**Assignment 1**
Summarize the chip game problem description in two sentences.
**Assignment 2**
Answer these questions using the chip game problem description:
(a) What happens when a chip moves into a cell that already holds at least one opponent chip?
(b) How is the game scored if both players eventually run out of chips?
(c) Up to what value can the positions in the input go?
**Assignment 3**
Extend the chip game problem description, beginning after its final sentence.

**Provided text**
= = = = =
Problem Understanding

We are given a very large one dimensional board that extends infinitely to the right. On some of its cells, there are stacks of red and blue chips. Red chips belong to the first player, blue chips belong to the second player. Multiple chips of the same color can sit in the same cell, but initially each occupied cell contains chips of only one color.

The players alternate moves. On a turn, a player either does nothing or picks one of their chips and moves it one step left or right. If the destination cell already contains at least one opponent chip, both sides immediately lose exactly one chip there, effectively canceling a pair. If it contains only their own chips or is empty, the chip simply joins that cell.

A player loses immediately once they run out of chips. If both eventually run out, the game is a draw. If play continues for an extremely long time without termination, it is also considered a draw.

The task is to determine the outcome under perfect play, and if the first player can force a win or a draw/win scenario, also output one valid first move that begins an optimal strategy.

The input describes only non empty cells as pairs of position, number of chips, and color. The positions are up to 10^6, while total chips across all cells can be up to 10^6 per test case scale. This immediately suggests that any solution must be at most linear in the number of occupied cells, because any attempt to simulate chip movements step by step would require time proportional to the number of moves, which can be quadratic or worse.
= = = = =
**Information provided**
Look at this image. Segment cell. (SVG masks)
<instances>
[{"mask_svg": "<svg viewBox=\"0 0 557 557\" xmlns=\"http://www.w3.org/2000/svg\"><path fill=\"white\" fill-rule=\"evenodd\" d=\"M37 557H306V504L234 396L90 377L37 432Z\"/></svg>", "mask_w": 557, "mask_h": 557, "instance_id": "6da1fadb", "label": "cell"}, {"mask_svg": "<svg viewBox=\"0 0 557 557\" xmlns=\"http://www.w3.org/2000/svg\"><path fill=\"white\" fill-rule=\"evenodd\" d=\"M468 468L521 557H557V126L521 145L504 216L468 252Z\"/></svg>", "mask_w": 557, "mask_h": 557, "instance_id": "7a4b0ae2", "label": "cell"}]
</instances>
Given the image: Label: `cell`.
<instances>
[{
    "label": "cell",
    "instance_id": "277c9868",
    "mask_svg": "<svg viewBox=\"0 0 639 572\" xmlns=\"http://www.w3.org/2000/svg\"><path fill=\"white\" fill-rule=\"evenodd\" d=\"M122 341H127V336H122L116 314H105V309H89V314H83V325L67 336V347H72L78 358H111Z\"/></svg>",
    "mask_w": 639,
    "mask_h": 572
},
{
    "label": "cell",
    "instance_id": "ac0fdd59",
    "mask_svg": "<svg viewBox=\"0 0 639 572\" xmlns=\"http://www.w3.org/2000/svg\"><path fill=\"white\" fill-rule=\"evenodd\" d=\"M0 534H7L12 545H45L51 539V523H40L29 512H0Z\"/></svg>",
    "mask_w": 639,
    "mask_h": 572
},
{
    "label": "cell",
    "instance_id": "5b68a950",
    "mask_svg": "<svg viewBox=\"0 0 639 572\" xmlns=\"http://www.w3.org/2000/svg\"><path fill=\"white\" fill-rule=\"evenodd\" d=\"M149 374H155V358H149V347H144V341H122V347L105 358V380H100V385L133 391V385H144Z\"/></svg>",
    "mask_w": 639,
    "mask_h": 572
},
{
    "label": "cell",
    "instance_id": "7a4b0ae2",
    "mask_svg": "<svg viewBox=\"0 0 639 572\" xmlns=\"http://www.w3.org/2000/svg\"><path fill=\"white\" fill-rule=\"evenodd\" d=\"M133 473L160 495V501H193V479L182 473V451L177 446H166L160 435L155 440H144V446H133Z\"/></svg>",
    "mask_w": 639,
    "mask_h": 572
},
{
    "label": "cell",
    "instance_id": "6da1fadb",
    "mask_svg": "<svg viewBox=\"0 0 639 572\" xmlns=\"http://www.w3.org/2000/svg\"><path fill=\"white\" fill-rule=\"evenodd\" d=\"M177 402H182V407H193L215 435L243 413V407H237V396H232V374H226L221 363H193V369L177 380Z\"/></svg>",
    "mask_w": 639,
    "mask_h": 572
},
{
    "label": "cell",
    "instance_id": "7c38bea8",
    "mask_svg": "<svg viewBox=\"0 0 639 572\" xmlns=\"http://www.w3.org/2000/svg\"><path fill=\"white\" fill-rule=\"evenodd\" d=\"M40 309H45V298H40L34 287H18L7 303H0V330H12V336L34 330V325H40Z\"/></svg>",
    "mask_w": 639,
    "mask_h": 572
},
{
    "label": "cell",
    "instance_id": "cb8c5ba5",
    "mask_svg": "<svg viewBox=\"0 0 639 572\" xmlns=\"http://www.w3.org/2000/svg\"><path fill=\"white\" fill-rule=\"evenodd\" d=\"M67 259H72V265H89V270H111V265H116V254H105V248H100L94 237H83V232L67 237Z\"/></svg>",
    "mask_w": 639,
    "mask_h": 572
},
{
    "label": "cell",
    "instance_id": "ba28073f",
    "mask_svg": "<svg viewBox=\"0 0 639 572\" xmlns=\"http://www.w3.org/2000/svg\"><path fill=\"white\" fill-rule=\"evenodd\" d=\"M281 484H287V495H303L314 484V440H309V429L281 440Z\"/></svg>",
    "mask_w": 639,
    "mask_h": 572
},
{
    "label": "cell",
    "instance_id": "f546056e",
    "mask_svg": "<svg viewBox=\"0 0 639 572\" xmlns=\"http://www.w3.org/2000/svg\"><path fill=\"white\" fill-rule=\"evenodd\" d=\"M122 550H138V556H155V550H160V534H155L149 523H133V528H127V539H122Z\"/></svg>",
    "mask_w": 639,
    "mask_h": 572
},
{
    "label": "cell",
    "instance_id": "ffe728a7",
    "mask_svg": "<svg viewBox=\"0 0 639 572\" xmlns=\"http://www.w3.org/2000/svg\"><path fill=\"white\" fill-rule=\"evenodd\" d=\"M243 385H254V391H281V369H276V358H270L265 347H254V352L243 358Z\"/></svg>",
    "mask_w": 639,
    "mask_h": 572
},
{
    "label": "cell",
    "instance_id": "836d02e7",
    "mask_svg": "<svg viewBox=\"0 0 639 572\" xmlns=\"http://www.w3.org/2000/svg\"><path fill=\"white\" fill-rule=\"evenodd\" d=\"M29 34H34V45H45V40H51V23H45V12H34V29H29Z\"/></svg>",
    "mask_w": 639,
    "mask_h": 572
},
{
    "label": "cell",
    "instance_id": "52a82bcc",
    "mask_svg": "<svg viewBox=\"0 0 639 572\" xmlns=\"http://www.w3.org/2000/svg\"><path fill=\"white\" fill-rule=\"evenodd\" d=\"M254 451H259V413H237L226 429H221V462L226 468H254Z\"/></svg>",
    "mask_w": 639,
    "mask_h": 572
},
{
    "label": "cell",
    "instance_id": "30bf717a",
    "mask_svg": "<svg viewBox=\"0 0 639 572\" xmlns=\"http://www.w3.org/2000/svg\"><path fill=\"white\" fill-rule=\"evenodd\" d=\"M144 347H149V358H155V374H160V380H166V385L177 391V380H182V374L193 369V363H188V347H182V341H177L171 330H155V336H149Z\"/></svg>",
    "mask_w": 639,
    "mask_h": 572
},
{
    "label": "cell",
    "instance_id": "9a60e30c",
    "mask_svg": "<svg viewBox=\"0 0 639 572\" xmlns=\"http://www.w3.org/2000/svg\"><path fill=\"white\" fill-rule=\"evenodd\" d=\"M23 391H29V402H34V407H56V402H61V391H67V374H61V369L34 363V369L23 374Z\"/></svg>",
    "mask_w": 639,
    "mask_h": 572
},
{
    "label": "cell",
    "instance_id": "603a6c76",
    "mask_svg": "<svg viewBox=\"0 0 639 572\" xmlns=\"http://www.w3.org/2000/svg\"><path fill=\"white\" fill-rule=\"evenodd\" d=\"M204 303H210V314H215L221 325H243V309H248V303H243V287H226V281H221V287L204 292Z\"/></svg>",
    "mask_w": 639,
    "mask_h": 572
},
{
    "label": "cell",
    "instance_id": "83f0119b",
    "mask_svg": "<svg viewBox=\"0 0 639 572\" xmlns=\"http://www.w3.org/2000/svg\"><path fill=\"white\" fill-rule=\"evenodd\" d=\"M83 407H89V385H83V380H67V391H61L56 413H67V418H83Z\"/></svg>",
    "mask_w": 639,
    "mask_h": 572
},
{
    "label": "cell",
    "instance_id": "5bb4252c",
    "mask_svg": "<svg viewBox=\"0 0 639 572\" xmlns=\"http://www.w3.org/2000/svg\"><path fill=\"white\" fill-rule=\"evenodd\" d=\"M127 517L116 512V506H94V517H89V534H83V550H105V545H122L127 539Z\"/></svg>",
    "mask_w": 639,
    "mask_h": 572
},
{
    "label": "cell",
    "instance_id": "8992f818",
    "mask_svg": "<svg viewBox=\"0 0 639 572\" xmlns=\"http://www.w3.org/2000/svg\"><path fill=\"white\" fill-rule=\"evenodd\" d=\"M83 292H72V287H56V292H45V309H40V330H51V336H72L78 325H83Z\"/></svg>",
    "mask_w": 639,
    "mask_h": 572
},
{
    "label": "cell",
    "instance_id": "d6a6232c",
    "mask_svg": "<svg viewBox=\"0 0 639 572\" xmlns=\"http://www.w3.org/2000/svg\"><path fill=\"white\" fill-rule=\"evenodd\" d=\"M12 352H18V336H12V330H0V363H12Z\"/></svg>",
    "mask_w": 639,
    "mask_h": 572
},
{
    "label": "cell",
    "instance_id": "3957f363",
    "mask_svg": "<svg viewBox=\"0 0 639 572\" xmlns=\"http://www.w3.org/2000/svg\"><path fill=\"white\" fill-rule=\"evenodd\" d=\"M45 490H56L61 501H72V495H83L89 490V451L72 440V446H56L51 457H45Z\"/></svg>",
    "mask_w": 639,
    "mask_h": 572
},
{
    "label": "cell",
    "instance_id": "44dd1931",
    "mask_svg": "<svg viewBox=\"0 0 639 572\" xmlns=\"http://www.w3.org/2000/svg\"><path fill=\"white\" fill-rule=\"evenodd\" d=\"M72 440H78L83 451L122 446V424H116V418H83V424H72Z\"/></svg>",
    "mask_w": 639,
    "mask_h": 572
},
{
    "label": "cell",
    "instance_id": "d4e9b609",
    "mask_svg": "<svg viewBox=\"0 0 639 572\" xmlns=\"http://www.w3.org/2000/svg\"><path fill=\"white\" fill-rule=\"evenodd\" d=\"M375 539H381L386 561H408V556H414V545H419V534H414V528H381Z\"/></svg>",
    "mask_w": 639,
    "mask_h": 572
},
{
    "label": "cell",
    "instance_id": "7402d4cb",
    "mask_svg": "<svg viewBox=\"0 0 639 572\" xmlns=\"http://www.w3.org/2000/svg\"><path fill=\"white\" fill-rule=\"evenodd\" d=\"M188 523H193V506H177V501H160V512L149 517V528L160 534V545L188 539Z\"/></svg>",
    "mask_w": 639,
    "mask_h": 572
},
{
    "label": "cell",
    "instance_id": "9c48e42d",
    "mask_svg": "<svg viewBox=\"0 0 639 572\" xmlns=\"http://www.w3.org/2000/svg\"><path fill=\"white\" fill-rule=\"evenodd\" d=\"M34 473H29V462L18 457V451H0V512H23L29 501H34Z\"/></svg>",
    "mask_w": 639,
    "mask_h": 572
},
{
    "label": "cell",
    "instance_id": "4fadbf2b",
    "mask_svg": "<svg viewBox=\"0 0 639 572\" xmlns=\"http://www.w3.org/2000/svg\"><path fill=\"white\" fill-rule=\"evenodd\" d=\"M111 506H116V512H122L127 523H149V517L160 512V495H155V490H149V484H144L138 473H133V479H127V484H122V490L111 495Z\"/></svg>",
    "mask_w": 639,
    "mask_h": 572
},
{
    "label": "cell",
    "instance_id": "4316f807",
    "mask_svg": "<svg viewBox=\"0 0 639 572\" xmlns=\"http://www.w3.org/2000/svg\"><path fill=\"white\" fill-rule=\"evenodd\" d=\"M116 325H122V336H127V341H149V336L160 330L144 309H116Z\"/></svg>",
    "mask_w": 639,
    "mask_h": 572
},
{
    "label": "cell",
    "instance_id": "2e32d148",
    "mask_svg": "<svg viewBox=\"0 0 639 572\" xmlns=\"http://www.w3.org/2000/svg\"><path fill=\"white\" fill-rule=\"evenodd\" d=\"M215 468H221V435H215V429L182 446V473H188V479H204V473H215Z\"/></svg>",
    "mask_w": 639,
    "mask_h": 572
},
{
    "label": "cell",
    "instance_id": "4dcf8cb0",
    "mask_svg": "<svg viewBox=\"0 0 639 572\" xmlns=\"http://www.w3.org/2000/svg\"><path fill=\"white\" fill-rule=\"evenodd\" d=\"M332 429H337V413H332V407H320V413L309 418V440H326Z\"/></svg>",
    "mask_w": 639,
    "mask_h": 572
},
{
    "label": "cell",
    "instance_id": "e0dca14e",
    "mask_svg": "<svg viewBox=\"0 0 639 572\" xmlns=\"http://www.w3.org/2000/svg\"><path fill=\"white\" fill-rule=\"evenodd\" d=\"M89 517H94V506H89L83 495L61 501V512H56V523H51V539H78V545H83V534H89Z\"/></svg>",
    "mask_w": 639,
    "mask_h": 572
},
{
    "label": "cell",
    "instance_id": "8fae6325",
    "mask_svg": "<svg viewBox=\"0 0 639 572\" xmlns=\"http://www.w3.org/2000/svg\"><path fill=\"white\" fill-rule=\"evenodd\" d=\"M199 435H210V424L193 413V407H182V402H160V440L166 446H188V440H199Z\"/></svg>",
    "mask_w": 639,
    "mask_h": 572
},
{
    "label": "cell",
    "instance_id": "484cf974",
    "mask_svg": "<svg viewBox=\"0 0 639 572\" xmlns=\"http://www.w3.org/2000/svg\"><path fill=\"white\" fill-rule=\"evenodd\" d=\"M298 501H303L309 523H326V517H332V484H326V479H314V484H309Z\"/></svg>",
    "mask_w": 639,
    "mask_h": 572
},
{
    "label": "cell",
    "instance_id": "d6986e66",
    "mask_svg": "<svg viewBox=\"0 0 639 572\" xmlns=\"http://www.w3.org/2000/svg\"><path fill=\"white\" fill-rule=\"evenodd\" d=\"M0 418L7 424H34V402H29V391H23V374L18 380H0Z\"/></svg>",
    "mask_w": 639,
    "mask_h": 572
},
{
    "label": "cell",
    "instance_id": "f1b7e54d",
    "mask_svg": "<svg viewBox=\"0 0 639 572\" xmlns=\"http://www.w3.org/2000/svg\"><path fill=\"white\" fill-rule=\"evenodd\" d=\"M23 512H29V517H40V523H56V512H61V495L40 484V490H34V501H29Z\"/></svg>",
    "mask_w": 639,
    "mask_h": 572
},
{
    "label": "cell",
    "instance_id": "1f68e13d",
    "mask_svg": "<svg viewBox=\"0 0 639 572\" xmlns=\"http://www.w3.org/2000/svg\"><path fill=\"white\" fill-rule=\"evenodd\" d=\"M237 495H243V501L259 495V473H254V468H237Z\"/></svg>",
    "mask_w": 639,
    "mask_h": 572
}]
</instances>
= = = = =
**Output 1**
The text describes a two-player game on a one-dimensional board extending infinitely to the right, where on each turn a player either does nothing or moves one of their red or blue chips one step left or right. Moving onto a cell holding an opponent chip removes one chip from each side, a player who runs out of chips loses, and if both run out or play goes on extremely long the game is a draw.

**Output 2**
(a) Both sides immediately lose exactly one chip there, canceling a pair.
(b) The game is a draw.
(c) The positions are up to 10^6.

**Output 3**
A naive simulation of alternating optimal play is impossible. Even tracking each chip individually leads to worst case movement counts proportional to distances between far apart cells times number of chips, which easily exceeds 10^12 operations.

A subtle edge case arises when chips are heavily unbalanced in one region. For example, a single red chip far to the right of many blue chips creates long interaction chains. A naive greedy “always move toward nearest enemy” approach can fail because it ignores cancellation dynamics where multiple chips effectively annihilate in bulk rather than one by one.

Another important edge case is when all chips of one color are clustered far from the other color. Even though interaction seems impossible locally, optimal play still allows waiting, skipping turns, and repositioning, so simplistic “distance parity” reasoning is insufficient.